#### Excerpt provided
--*--
Will it be different once Sony or Toshiba perfects the “no glasses” 3-D TV? I personally hope not. Now that LCD HDTV has come down in price, do we really need to see “around” people, cars, furniture, terrain, etc.? Does this effect really make a movie or TV show better? I say after the novelty wears off, we won’t even notice it anymore! Those of you old enough to remember black and white TV will recall how “special” the odd color television show was. Do we even think about color now? Black and white is now the novelty!! And of course, one day not too far in the future, HD will be the standard and won’t even be HD anymore.


Don’t get me wrong. I’m not against new technologies; I’m against “upping the ante” unnecessarily. Sometimes things happen so fast that we barely have time to appreciate the technology we have, when another one replaces it. Picture this conversation.


SON-“Dad, I don’t want to watch this program”

FATHER-“Why not, son?”

SON-“It’s so lame! It’s HDTV, so primitive! I can’t watch anything unless it’s in

3-D.”


Don’t laugh! Ted Turner had the same idea in the 1980s when he made it his mission to “colorize” all the Turner-owned movies the station had. The only effect this had was to make the younger generation less appreciative of the art of black and white!


Back to 3-D. After 3-D is perfected, what next? "Feel TV" where you feel everything the characters feel and experience? "Smell-a Vision"? Where does it all end?

Tuesday, June 29, 2010

The Death of the TV Talk Show

By Leonard Aaron Caplan

I date 1988 as the “death” of what had been up ‘til then, (from the early 1950s on) the traditional TV talk show, at least nationally; Donahue, Oprah, and Art Linkletter’s Kids Say the Darndest Things;

http://www.youtube.com/watch?v=EBMOhM31EyM&feature=related, etc.

These featured mostly family-friendly entertainment and discussions.

When Morton Downey Jr. debuted he threw all decorum out the window, berating his guests, smoking on camera, talking over people and letting them talk over each other.

http://www.youtube.com/watch?v=dGu6LjmgeL4&feature=related

The Jerry Springer Show, still seen today, took even that to the next level, expanding on Downey’s brand of shlock until it became the norm, rather than the exception.
--*--
#### Exercise data

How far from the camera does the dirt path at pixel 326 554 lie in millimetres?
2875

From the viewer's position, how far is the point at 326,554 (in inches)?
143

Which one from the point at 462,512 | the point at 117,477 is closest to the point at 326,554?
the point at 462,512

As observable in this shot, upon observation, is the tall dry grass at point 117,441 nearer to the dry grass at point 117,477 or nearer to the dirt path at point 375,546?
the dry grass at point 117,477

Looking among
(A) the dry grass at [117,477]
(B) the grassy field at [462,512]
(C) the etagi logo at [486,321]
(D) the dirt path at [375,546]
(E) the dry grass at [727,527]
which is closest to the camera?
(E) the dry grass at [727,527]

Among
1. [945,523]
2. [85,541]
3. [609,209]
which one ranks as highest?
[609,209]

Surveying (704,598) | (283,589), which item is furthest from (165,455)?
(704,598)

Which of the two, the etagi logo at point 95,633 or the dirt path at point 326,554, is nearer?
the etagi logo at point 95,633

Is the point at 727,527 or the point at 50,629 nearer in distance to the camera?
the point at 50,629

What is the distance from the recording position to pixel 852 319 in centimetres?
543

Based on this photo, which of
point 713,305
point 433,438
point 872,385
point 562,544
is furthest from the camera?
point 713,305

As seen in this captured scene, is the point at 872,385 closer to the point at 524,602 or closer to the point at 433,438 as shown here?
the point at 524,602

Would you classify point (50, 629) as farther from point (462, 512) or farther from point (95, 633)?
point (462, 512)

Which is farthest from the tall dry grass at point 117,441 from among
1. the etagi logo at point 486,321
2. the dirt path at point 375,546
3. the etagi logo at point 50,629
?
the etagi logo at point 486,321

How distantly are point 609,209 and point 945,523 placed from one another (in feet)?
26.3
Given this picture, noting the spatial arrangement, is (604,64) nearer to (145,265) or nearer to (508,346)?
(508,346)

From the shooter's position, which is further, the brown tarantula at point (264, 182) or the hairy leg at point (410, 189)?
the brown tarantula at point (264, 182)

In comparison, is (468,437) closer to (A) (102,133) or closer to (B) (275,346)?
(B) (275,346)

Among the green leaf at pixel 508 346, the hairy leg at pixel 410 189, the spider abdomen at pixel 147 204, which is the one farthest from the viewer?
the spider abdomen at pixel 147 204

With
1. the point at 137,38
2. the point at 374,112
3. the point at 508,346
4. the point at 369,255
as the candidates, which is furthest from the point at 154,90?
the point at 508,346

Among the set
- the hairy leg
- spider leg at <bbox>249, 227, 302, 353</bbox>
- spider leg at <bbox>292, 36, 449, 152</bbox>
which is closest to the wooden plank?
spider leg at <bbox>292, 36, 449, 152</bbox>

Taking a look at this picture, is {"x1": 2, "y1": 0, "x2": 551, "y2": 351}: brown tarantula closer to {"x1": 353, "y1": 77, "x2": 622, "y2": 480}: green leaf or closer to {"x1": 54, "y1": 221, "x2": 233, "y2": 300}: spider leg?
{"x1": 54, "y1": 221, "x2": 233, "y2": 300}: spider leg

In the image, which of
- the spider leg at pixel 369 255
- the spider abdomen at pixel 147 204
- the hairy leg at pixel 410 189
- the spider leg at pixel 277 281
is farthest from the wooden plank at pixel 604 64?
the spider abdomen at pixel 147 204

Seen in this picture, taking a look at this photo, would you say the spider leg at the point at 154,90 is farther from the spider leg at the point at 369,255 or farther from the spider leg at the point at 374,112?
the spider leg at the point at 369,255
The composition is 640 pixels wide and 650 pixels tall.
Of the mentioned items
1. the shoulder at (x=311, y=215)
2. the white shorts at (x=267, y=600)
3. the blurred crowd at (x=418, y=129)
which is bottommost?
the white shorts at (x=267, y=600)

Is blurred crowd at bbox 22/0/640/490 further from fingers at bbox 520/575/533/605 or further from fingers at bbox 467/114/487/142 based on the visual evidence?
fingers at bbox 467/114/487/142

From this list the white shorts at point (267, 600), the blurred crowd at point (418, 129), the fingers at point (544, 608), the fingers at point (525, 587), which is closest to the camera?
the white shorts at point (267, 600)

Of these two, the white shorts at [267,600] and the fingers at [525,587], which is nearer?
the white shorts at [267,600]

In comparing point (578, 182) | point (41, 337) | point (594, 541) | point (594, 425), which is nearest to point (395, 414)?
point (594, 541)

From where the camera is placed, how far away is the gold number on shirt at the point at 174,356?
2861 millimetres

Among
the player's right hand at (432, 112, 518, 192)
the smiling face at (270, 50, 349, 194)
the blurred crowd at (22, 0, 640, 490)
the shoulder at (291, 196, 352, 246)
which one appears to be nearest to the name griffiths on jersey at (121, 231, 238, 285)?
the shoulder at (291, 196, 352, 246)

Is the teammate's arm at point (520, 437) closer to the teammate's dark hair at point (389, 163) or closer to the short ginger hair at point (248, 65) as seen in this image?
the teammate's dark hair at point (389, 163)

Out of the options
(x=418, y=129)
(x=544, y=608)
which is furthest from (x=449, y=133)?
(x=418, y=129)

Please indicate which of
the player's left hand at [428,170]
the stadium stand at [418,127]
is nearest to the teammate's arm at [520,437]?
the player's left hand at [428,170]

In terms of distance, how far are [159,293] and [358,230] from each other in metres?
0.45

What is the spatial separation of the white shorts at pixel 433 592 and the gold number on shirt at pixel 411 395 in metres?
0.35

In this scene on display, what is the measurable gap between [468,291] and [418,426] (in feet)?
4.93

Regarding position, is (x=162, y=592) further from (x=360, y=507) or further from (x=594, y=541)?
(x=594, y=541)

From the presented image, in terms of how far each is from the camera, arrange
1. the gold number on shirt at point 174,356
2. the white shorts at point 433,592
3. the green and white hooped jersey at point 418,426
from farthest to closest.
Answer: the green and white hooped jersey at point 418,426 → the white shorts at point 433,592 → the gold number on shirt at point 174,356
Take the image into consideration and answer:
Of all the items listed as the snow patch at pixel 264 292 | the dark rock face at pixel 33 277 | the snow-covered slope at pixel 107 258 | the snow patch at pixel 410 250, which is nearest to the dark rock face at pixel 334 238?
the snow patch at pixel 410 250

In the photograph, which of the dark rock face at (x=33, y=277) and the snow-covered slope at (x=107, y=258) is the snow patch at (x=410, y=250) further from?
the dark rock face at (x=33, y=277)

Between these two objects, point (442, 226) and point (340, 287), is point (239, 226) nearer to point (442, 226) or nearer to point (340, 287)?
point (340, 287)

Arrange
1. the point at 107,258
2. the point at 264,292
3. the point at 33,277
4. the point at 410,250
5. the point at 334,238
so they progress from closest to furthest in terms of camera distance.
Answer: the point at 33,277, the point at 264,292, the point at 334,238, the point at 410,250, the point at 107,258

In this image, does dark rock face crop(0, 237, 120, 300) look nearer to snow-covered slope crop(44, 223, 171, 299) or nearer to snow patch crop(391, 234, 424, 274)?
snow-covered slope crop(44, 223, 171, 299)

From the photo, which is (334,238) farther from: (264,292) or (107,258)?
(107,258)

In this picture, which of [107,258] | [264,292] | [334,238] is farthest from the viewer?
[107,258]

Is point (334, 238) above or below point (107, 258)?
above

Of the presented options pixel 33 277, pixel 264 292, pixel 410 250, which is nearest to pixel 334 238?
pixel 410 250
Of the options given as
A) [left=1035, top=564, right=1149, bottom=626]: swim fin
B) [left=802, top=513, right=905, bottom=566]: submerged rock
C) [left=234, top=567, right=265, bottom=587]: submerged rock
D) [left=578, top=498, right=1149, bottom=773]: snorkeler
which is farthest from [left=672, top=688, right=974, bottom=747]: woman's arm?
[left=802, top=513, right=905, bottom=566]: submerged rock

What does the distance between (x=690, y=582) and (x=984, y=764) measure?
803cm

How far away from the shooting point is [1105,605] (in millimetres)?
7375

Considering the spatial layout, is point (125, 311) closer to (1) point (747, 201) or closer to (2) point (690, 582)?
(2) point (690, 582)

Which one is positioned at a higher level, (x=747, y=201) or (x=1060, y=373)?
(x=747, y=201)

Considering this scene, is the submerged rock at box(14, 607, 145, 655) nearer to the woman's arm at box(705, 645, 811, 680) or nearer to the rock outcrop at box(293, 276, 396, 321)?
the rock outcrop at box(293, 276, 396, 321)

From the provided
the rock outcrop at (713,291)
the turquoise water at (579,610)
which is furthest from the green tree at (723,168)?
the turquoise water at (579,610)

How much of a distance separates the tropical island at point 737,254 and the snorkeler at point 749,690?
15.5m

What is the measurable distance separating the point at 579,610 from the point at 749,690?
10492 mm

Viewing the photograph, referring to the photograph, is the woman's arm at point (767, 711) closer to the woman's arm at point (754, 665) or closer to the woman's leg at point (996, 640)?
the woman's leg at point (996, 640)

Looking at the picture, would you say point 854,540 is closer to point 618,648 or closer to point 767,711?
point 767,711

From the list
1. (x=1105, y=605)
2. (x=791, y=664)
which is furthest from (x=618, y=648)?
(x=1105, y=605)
--*--
#### Tasks and exercises
a – For the excerpt about 3-D TV and talk shows, decide whether each statement agrees with it. Answer yes or no for each, and quote the deciding words from the excerpt.
(i) The writer is against new technologies.
(ii) The writer dates the "death" of the traditional TV talk show to 1988.
(iii) The Jerry Springer Show is no longer seen.
b – From the excerpt about 3-D TV and talk shows, copy word for word the passage between "Back to 3-D." and "http://www.youtube.com/watch?v=EBMOhM31EyM&feature=related, etc.", inclusive.

#### Solutions in order
a –
(i) No: "I’m not against new technologies; I’m against “upping the ante” unnecessarily."
(ii) Yes: "I date 1988 as the “death” of what had been up ‘til then, (from the early 1950s on) the traditional TV talk show"
(iii) No: "The Jerry Springer Show, still seen today"

b –
Back to 3-D. After 3-D is perfected, what next? "Feel TV" where you feel everything the characters feel and experience? "Smell-a Vision"? Where does it all end?

Tuesday, June 29, 2010

The Death of the TV Talk Show

By Leonard Aaron Caplan

I date 1988 as the “death” of what had been up ‘til then, (from the early 1950s on) the traditional TV talk show, at least nationally; Donahue, Oprah, and Art Linkletter’s Kids Say the Darndest Things;

http://www.youtube.com/watch?v=EBMOhM31EyM&feature=related, etc.